Omagehay! Ayyay! Ogay emay!
All this talk of cheese! With the Royal bunch of goats, and the availability of leftover toe jam (all those feasts of Royal digits, yanno), you got the fixin’ to make homegrown cheese.
~VOW
Cheese! My fave. I’ll take any you have and want to donate.
(Stop with the toe jam, strawberry jam is fine)
beck, you’ve been proclaimed Empress by your hordes of ravenous followers!You need to get with the program and start issuing Emperial Decrees!

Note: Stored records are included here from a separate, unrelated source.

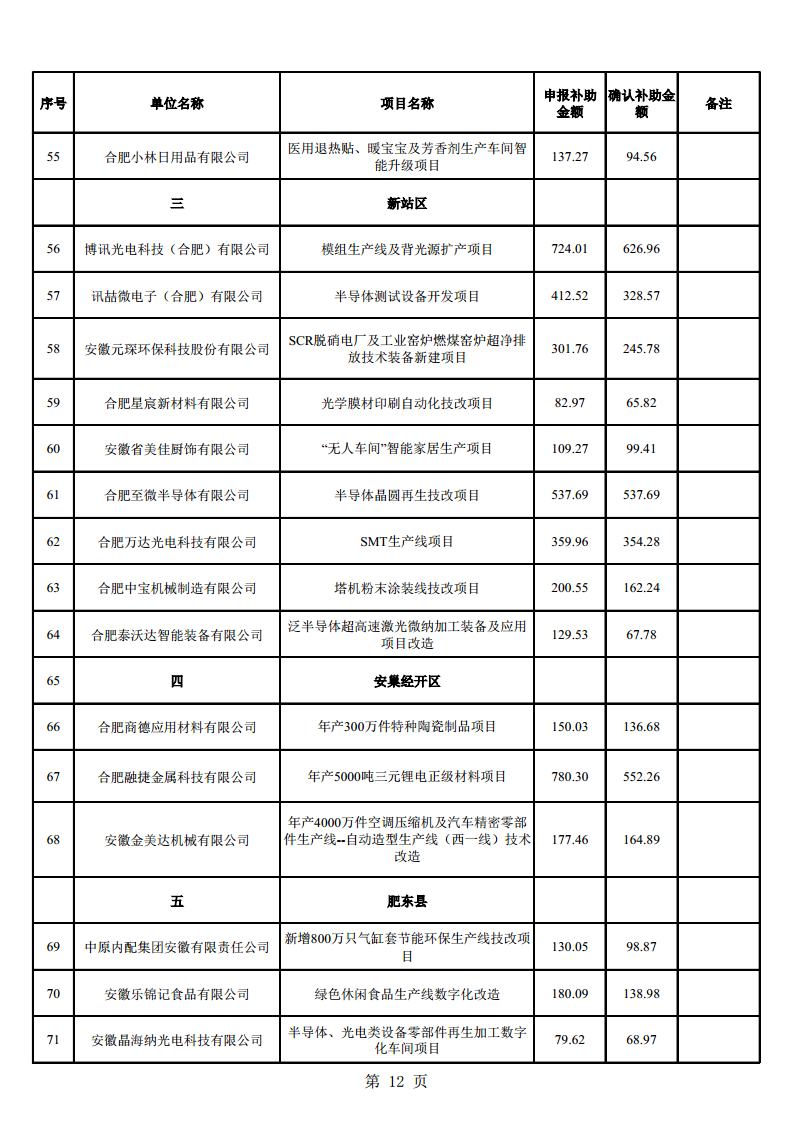 | 序号 | 单位名称 | 项目名称 | 申报补助金额 | 确认补助金额 | 备注 |
|---|---|---|---|---|---|
| 55 | 合肥小林日用品有限公司 | 医用退热贴、暖宝宝及芳香剂生产车间智能升级项目 | 137.27 | 94.56 | |
| | 三 | 新站区 | | | |
| 56 | 博讯光电科技（合肥）有限公司 | 模组生产线及背光源扩产项目 | 724.01 | 626.96 | |
| 57 | 讯喆微电子（合肥）有限公司 | 半导体测试设备开发项目 | 412.52 | 328.57 | |
| 58 | 安徽元琛环保科技股份有限公司 | SCR脱硝电厂及工业窑炉燃煤窑炉超净排放技术装备新建项目 | 301.76 | 245.78 | |
| 59 | 合肥星宸新材料有限公司 | 光学膜材印刷自动化技改项目 | 82.97 | 65.82 | |
| 60 | 安徽省美佳厨饰有限公司 | “无人车间”智能家居生产项目 | 109.27 | 99.41 | |
| 61 | 合肥至微半导体有限公司 | 半导体晶圆再生技改项目 | 537.69 | 537.69 | |
| 62 | 合肥万达光电科技有限公司 | SMT生产线项目 | 359.96 | 354.28 | |
| 63 | 合肥中宝机械制造有限公司 | 塔机粉末涂装线技改项目 | 200.55 | 162.24 | |
| 64 | 合肥泰沃达智能装备有限公司 | 泛半导体超高速激光微纳加工装备及应用项目改造 | 129.53 | 67.78 | |
| 65 | 四 | 安巢经开区 | | | |
| 66 | 合肥商德应用材料有限公司 | 年产300万件特种陶瓷制品项目 | 150.03 | 136.68 | |
| 67 | 合肥融捷金属科技有限公司 | 年产5000吨三元锂电正级材料项目 | 780.30 | 552.26 | |
| 68 | 安徽金美达机械有限公司 | 年产4000万件空调压缩机及汽车精密零部件生产线--自动造型生产线（西一线）技术改造 | 177.46 | 164.89 | |
| | 五 | 肥东县 | | | |
| 69 | 中原内配集团安徽有限责任公司 | 新增800万只气缸套节能环保生产线技改项目 | 130.05 | 98.87 | |
| 70 | 安徽乐锦记食品有限公司 | 绿色休闲食品生产线数字化改造 | 180.09 | 138.98 | |
| 71 | 安徽晶海纳光电科技有限公司 | 半导体、光电类设备零部件再生加工数字化车间项目 | 79.62 | 68.97 | |

第 12 页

If you don’t,
I’m sorry beck but it will have to be the limburger for you.
Empress, smempress.
Don’t no one listen to me.
I’ll try this though:
1st decree:
ICECREAM PARTY!
COME ONE, COME ALL!
(we have sprinkles!!)
April 12 is the Feast of the King’s Left Ring Finger, an auspicious day for engagements, marriages, divorces, and counting to four starting with your thumb.
This faux coup is delightful! Please carry on!
Yes, let’s all stand up and shout to whomever nearby can hear us: “FAUX COUP! FAUX COUP, ALL!”
I don’t care who’s king of what. I’m President of Freedonia. Hail, hail Freedonia!